While we knew about Meteor’s limitations from the get-go, we ended up maxing out our servers with pretty minimal load. As you said before, it is how the observers work and for our use-case unfortunately, observer re-use is very low. It saddens me that we will have to move much of our functionality off of meteor and our largest collections into a separate database, but I suppose that is the solution for now.

arunoda · March 31, 2015, 3:03am

Yes. That’s gonna work. And then you can connect to that DB with meteor and still invoke queries.
We have few lessons on BulletProofMeteor on this. I will send you the links.

arunoda · March 31, 2015, 3:21am

Note on using a separate DB: https://bulletproofmeteor.com/database-modeling/processing-high-velocity-metrics/4

And how to connect to a different DB and use it.

powderkeg · March 31, 2015, 3:58am

When you say high velocity here, do you mean that the app’s client or client(s) are designed to send a ton of data per second?

glasser · March 31, 2015, 4:02am

Just to be sure: you did set METEOR_OPLOG_TOO_FAR_BEHIND, with METEOR_, right?

jkatzen · March 31, 2015, 4:20am

@powderkeg We have a separate task server that is processing some data and then does bulk updates/inserts into our database anywhere from 100’s to 1000’s of ops/sec.

@glasser Yes - we did, just forgot to include it in the post sorry.

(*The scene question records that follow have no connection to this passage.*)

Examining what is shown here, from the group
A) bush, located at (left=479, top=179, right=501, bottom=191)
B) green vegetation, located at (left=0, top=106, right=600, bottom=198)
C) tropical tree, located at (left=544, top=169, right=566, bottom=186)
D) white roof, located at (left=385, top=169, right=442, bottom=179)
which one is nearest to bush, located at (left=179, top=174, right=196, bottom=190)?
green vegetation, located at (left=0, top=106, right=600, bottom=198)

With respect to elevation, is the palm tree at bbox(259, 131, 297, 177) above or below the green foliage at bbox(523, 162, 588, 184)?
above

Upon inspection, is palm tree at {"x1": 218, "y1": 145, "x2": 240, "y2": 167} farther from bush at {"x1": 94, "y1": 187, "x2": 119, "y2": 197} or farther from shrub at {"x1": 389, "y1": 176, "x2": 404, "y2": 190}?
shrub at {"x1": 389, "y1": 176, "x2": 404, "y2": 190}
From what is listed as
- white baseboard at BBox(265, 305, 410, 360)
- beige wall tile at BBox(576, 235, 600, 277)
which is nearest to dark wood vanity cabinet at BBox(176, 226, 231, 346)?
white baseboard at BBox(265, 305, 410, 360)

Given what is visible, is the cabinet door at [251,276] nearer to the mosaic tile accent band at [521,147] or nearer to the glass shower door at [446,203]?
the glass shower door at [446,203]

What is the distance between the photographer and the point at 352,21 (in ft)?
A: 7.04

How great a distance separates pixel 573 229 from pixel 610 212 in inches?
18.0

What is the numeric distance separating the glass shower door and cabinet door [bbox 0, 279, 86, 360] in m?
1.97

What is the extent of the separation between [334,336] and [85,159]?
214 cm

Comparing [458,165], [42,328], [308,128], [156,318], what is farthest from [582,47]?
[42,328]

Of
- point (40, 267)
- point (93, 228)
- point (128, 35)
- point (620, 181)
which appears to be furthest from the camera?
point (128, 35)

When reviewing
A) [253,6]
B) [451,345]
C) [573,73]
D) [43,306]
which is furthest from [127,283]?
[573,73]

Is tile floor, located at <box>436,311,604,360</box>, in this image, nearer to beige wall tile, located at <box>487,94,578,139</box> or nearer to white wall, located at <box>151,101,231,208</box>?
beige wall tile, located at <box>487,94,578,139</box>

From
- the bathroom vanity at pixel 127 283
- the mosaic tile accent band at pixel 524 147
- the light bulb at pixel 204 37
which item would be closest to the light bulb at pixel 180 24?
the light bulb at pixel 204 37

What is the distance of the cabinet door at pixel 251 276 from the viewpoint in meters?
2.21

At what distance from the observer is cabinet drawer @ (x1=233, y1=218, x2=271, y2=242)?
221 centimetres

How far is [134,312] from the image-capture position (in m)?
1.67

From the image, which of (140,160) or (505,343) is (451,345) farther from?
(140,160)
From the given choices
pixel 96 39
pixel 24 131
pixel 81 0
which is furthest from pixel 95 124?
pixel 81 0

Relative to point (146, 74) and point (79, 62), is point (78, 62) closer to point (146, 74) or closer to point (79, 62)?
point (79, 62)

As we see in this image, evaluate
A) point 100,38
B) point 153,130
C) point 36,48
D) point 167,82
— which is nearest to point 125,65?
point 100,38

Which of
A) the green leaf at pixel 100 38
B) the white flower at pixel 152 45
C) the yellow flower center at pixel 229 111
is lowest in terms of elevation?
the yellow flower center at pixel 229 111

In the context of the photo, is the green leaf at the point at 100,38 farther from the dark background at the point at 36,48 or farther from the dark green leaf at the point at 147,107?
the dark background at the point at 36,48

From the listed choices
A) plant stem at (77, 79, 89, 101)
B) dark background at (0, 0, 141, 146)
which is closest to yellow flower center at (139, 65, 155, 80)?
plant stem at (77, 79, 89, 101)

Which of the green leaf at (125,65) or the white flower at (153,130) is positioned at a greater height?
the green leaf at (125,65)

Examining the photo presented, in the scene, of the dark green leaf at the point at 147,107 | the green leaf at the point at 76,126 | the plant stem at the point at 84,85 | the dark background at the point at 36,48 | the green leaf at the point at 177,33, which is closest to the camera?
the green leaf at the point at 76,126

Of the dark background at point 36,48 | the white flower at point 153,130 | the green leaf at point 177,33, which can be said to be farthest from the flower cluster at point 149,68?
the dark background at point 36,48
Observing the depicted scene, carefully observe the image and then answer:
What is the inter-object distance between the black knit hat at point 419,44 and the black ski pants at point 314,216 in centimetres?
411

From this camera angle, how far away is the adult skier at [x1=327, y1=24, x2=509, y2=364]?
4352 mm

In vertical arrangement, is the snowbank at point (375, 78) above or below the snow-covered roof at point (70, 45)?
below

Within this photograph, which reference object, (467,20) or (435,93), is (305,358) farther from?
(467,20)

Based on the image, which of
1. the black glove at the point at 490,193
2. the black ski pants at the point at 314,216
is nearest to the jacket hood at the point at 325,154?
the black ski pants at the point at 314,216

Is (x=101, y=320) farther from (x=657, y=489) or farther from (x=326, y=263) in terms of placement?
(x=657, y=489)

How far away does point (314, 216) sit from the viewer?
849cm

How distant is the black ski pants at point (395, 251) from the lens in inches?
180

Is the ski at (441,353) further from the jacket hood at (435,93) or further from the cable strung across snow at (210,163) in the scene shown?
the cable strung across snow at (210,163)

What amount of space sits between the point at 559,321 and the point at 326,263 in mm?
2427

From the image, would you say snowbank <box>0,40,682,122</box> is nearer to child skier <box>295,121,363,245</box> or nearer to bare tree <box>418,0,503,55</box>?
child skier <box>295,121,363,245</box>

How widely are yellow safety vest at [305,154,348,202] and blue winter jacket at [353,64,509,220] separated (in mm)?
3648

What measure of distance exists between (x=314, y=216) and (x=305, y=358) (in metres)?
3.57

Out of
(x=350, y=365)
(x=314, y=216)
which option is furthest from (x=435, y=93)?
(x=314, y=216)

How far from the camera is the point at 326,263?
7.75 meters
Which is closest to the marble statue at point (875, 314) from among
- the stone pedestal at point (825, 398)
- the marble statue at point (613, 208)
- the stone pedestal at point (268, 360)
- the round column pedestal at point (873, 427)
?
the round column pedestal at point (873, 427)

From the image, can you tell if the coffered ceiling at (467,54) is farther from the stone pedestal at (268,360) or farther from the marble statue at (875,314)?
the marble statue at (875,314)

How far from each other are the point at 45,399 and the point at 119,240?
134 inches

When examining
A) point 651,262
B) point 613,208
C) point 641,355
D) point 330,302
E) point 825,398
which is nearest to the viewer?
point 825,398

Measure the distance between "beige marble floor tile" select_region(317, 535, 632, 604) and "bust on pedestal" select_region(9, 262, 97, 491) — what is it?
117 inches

powderkeg · March 31, 2015, 4:37am

Out of curiosity, do those batch processed data updates and inserts need to update the database through the oplog? What happens if this bulk data processing is done during maintenance period where the system is cut off from other client access? Just wondering

jkatzen · March 31, 2015, 6:19am

@powderkeg Our application needs to be available 24/7, so unfortunately there is no time during “maintenance” where it would be safe to do these operations. Also - users signing up or taking certain actions will kick off certain long running tasks as well, so there is literally no time of the day when these jobs aren’t happening.

workman · May 27, 2015, 9:06pm

If you’re using collection hooks then that’s your problem. Since migrating off of collection-hooks and the addition of OPLOG_TOO_FAR_BEHIND env variable I haven’t seen many issues, and I’m the one who originally brought up the whole idea of the OPLOG_TOO_FAR_BEHIND feature.

jkatzen · May 28, 2015, 9:11pm

We have never used collection hooks in our project. In any case - this issue was persistent until we moved the high velocity data into a separate DB instance and things have been smooth since.

dsyko · September 22, 2015, 6:01pm

With METEOR_OPLOG_TOO_FAR_BEHIND enabled is there any way to determine when the app makes the switch from oplog over to poll and diff? It would be great if there was a callback which fires when the transition is made in either direction so we could log the occurrence.